A typical day for Molly involves reading and writing, as well as analyzing sales data and checking on web traffic. “I like winning,” she says. “I like when sales are up, traffic is up and the blog is getting a lot of page views. The best thing for me is delivering a lesson or a challenge while making people laugh.”
Vmeals, similar to other businesses in the country, is feeling the effect of the economic slowdown, she says. “Would you be surprised to hear that the economy is particularly challenging right now? Vmeals is a really nice service, but when budgets are slashed, food is an easy target. I know it’s cliché, but like everyone else, we are challenged with doing more with less. It can be exhausting.”
Molly takes care of herself physically. She’s a runner, but not a “zealot.” “As I get older I’m more in tune with what my body needs and I try to honor that,” she says. “I just try to make reasonably good choices and treat myself well.”
But is she finding balance?
“Balance is overrated,” she says. “I believe in living a passionate life. I believe we live life through seasons and there will be times when some area will dominate—be it career, kids, health, romance, etc. You have to be present in your season and not get too hung up on balance.

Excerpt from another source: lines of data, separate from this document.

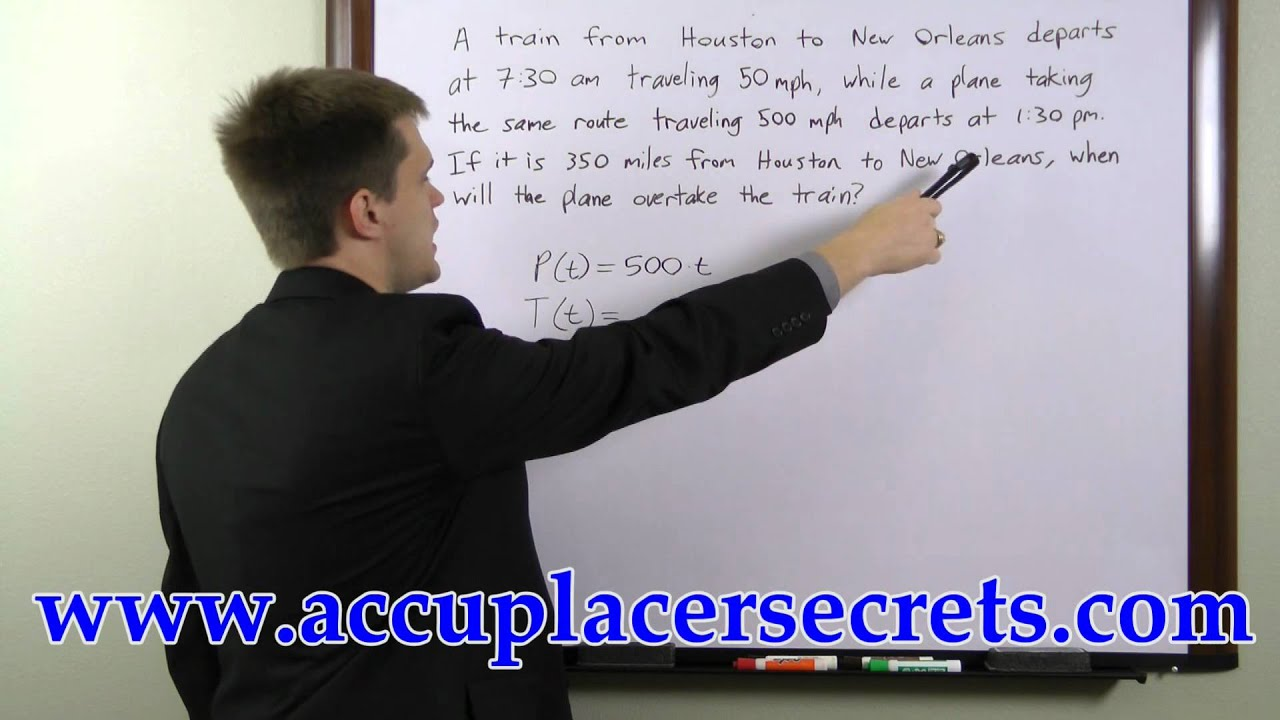 accuplacer college level math review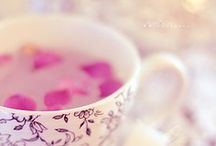 ♥ Tea Time / by Katherine Fritz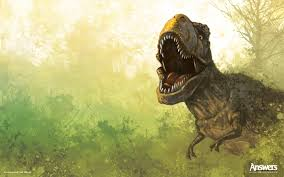 dinosaur pictures wallpapers dinosaur pictures high quality cj51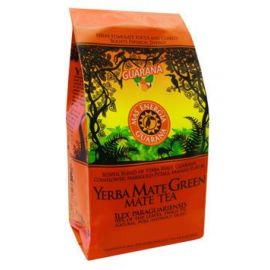 Mate Green - Mas Energia Guarana 400g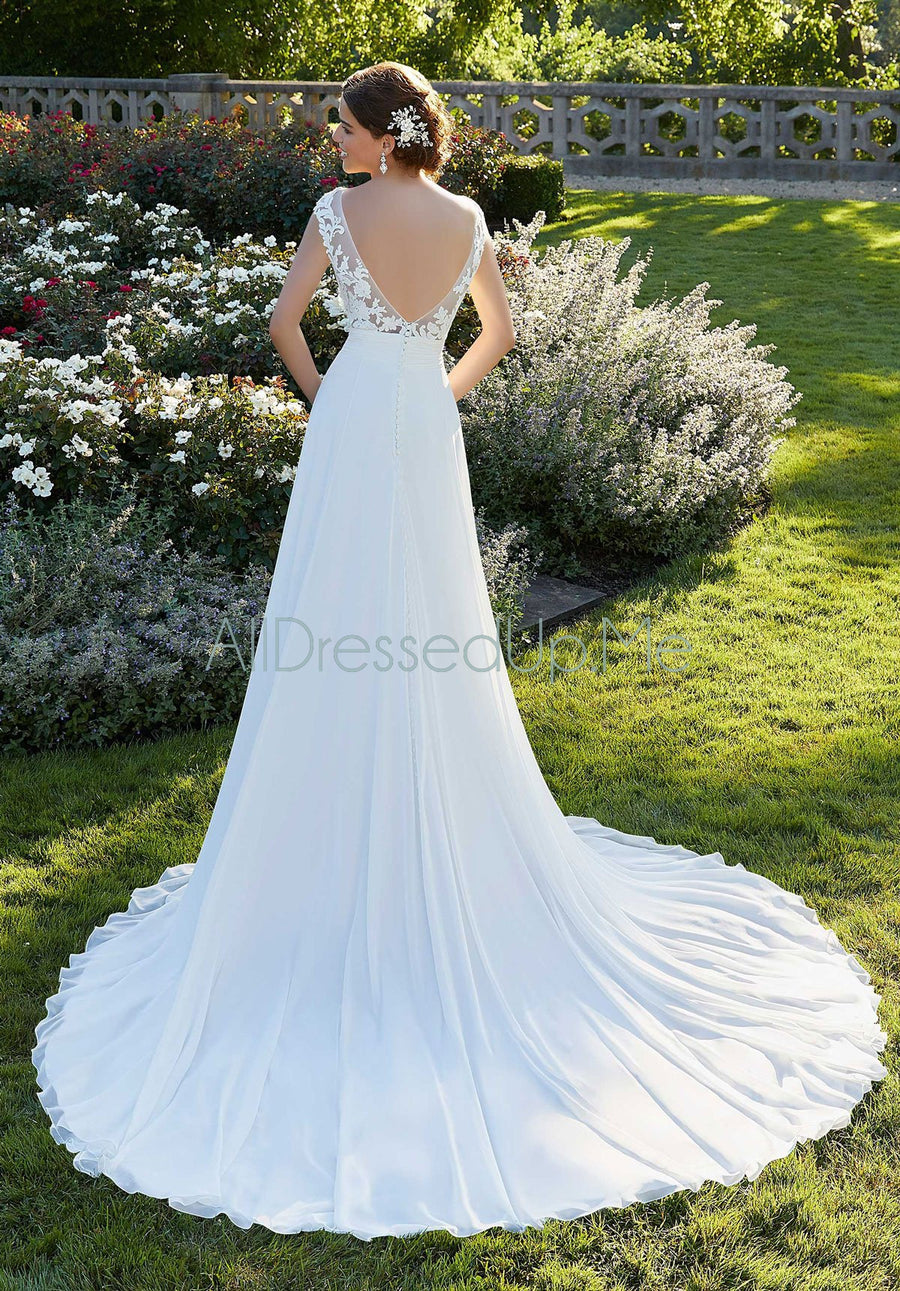 Blu - Sally - 5808 - 5808W - Cheron's Bridal, Wedding Gown - Morilee - - Wedding Gowns Dresses Chattanooga Hixson Shops Boutiques Tennessee TN Georgia GA MSRP Lowest Prices Sale Discount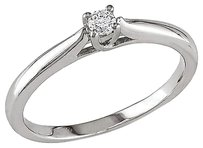 Other Sterling Silver 110 Ct Diamond Tw Solitaire Engagement Ring 925 Gh I2i3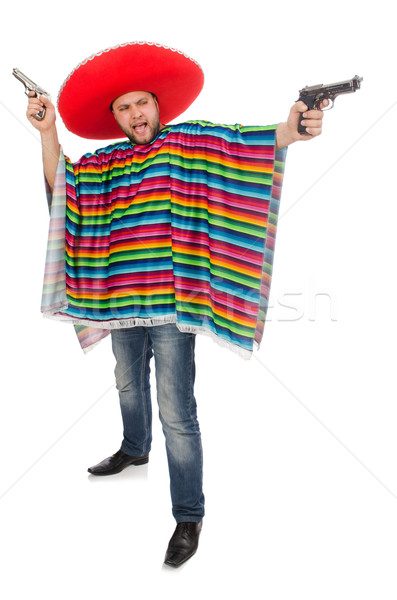 Funny mexican holding pistol isolated on white Stock photo © Elnur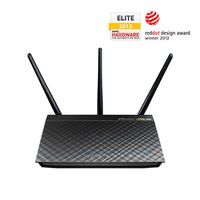 RT-AC66U NORDIC Wireless Router Gigabit 802_11ac 1300_450Mbps WLAN USB2_0 FTP server AiCloud 3G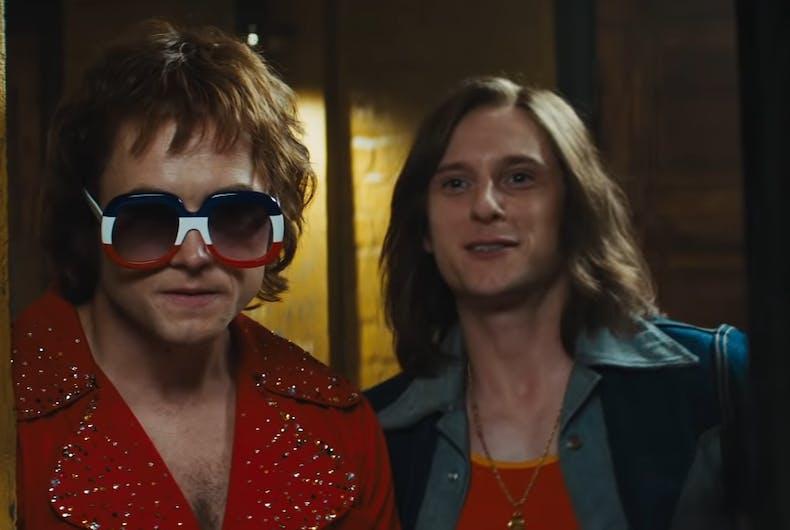 Scene from the trailer for 'Rocketman'
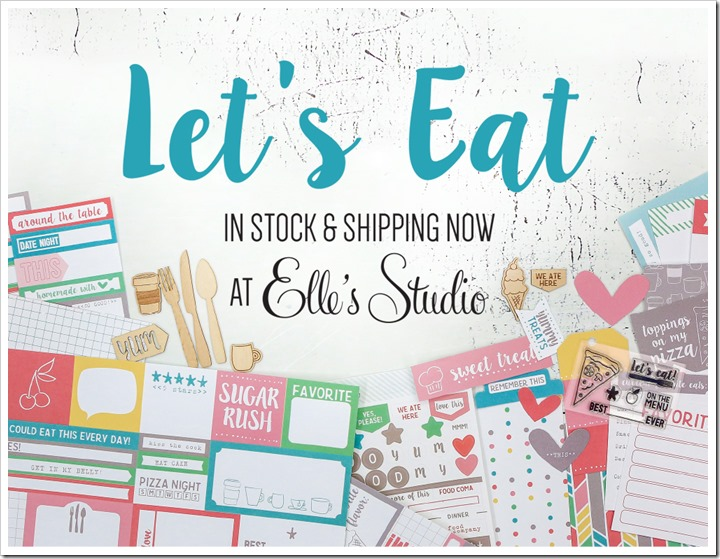EllesStudio-LetsEat-blog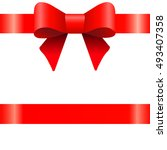red bow  ribbon  white... | Shutterstock . vector #493407358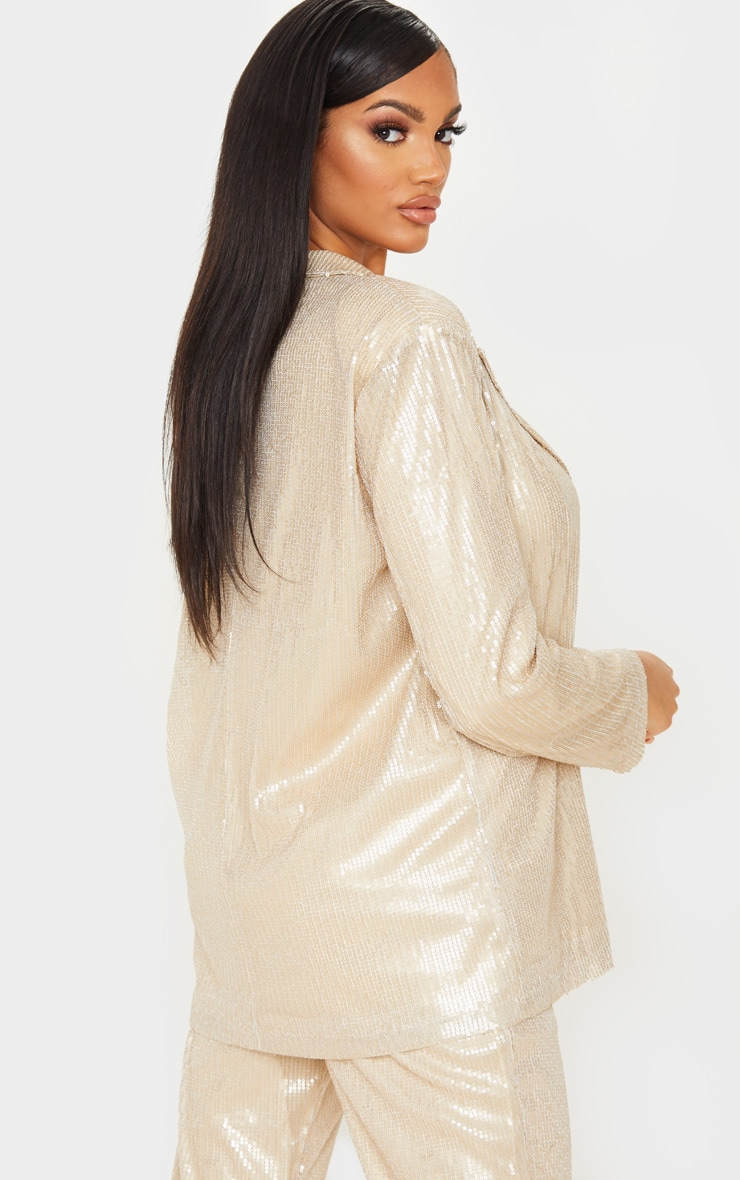 Gold Sequin Oversized Blazer 2
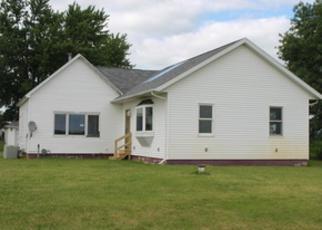 Casa en ejecución hipotecaria in Lee Condado, IL ID: F3995403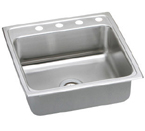 Elkay Lustertone 22x22 3 Hole Single Bowl Sink LR22223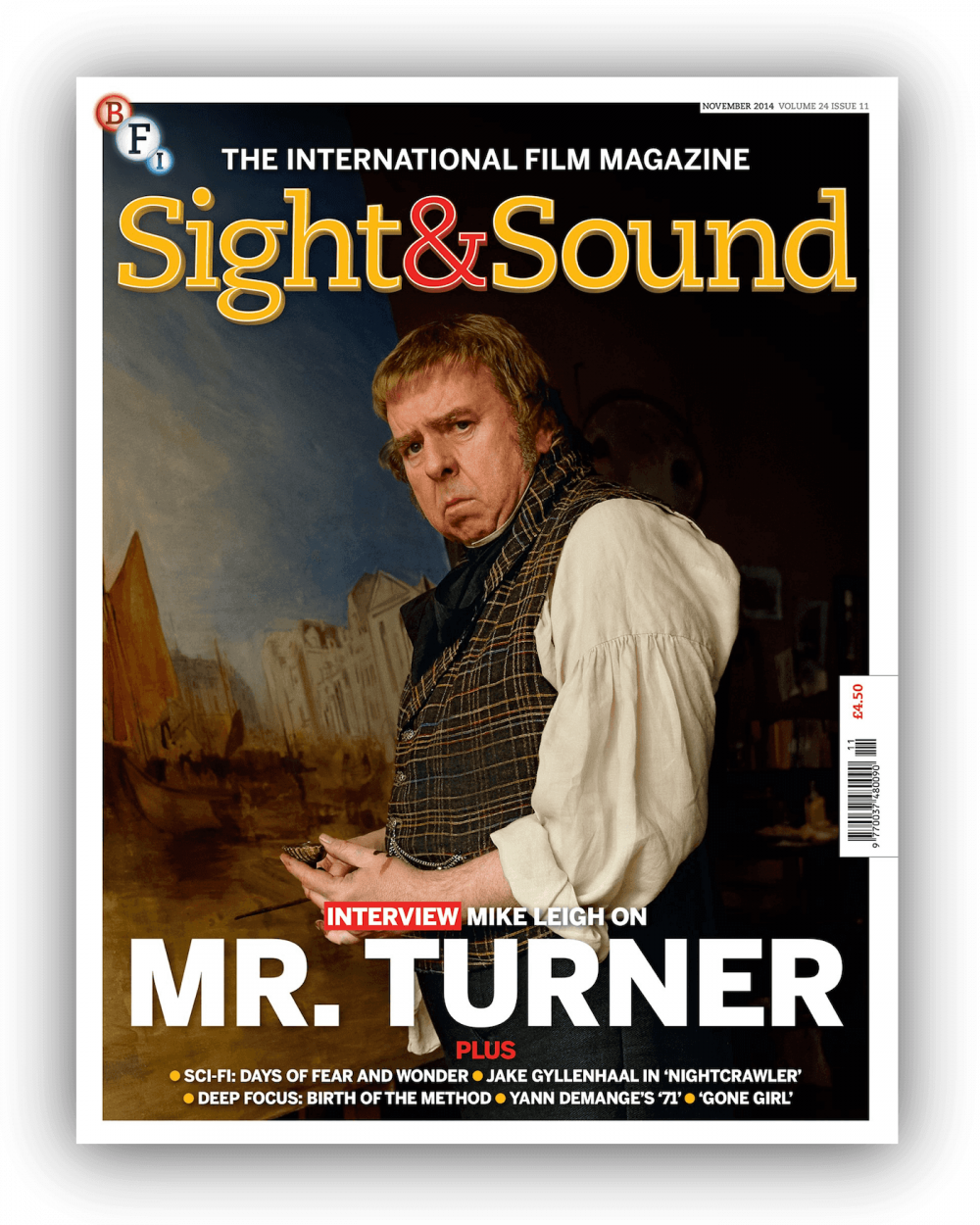Subscribe to Sight & Sound magazine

“As for everything else, I am completely dependent on an intimate relationship with God to make sense of the world and my place in it.”
Her inspiration for how she lives her life? Her parents and grandparents—though not based on anything they said. “I just watched the way my parents and grandparents lived. They did a lot of things right,” she notes.
So, does she offer advice for other women considering pursing similar career paths? “I don’t think I’d give anyone else career advice outside of this: try real hard to know what you want. It’s harder than you think.”
8 Things You Might Not Know About Molly Fulton
1. Who is your favorite author and why? I don’t know if I can really pick a favorite, but Diana Gabaldon is awesome. Her “Outlander” series is super smart, sexy, entertaining and a great escape if you like historical fiction—and have a soft spot for Scotland—which I do.
2. Favorite thing about Charlottesville? Too many choices, but I’ll have to go with the landscape of Central Virginia. We live in a place of elegant, stately beauty. I’m awed by every day.
3. What is your favorite hobby/pastime? Reading and sleeping (not necessarily in that order).
4. What is one of your hidden talents/skills? Well, if I told you it wouldn’t be hidden, would it?
5. What is your guilty pleasure? Well, it’s got to be food related. Eating store-bought chocolate frosting right out of the can.
6. What is your favorite movie and why? Again, too hard to choose. I’m a big movie fan, but I’ll go with one from my formative years: “The Way We Were.” I love that the intense, interesting, unconventional girl—not the pretty girl—gets the gorgeous guy. I love the “otherness” they both experience, the romance, ideology versus comfort, and the realization that what you thought you always wanted you didn’t or that it just seemed like too much work so you settle. Passion is a hard path.
7. Where did you grow up? Oh, I got around…I was a Navy brat that settled in Maryland by middle school.
8. What is the greatest invention of your lifetime and why? I don’t know if it’s been invented yet.